A Taxing Issue

RICHMOND, Va. -- Yes, Virginia, there are cigarette taxes.

With 18 states having already approved cigarette tax increases in 2002, the pressure could be mounting for a hike in Virginia, home of the nation's lowest state cigarette tax and home to the tobacco manufacturing giant Phillip Morris.

A recent poll shows Virginians strongly support a 60-cent tax increase on packs of cigarettes, according to Crosswalk News.

Many of the states that have raised cigarette taxes this year have done so in order to pay for budget shortfalls. But Virginia hasn't touched its cigarette tax since 1960.A bill was introduced in Virginia last year to boost the state's tax to 50 cents per pack, but it received little support. That measure, or the one suggested in the poll, would raise between $320 million and $370 million for the state, according to estimates.

A bill to raise the tax in Virginia would face several hurdles in the Legislature, as well as opposition from Philip Morris, which is headquartered in Richmond, the state capital. Philip Morris employs 6,300 people in Virginia and in 2000 contributed $1.7 billion to the state economy, spokesman Tom Ryan said.

While the temptation is great for state lawmakers to use cigarette taxes to solve their fiscal problems, such measures also unfairly penalize smokers, Ryan said.

"Many people don't take into account the unintended consequences of excise taxes," Ryan told Crosswalk News. "They have a much greater impact on those who are unable to afford them. In 1999, people with incomes under $30,000 per year paid 53 percent of tobacco taxes.

Ryan added that such taxes also have adverse affects on retailers and lead to smuggling of cigarettes between states.
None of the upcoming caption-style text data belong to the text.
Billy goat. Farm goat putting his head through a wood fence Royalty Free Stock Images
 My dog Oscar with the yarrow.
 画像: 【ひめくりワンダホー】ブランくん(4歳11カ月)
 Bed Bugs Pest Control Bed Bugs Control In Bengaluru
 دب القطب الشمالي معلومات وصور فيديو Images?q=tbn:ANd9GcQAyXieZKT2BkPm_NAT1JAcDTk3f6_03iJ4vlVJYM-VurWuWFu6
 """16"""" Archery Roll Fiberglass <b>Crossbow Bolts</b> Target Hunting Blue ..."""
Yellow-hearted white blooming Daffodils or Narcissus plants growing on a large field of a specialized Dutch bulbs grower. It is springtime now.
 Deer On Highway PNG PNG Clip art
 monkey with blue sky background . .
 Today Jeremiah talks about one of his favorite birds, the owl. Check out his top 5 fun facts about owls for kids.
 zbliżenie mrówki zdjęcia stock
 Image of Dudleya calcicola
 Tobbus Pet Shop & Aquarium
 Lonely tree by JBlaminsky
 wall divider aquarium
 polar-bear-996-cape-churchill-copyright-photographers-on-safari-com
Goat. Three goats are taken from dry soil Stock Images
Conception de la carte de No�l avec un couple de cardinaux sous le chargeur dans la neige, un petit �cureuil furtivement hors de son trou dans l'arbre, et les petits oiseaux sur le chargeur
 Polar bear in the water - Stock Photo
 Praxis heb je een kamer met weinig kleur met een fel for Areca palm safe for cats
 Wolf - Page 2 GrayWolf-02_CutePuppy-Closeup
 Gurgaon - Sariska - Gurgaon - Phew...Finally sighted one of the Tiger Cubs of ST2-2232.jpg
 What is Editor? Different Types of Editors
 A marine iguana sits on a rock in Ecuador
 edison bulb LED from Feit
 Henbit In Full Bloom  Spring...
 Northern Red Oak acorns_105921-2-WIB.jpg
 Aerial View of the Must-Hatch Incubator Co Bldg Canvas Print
A spokesman for R.J. Reynolds said increasing taxes often brings in money for short-term uses, but can drain the state's economy over time. "If cigarette sales go down as a result of the tax, the state's economy can be hurt," spokesman John Singleton told Crosswalk. "You can have a situation where the state's economy can be dramatically impacted when [tobacco] is a major part of the economy, as it is in Virginia."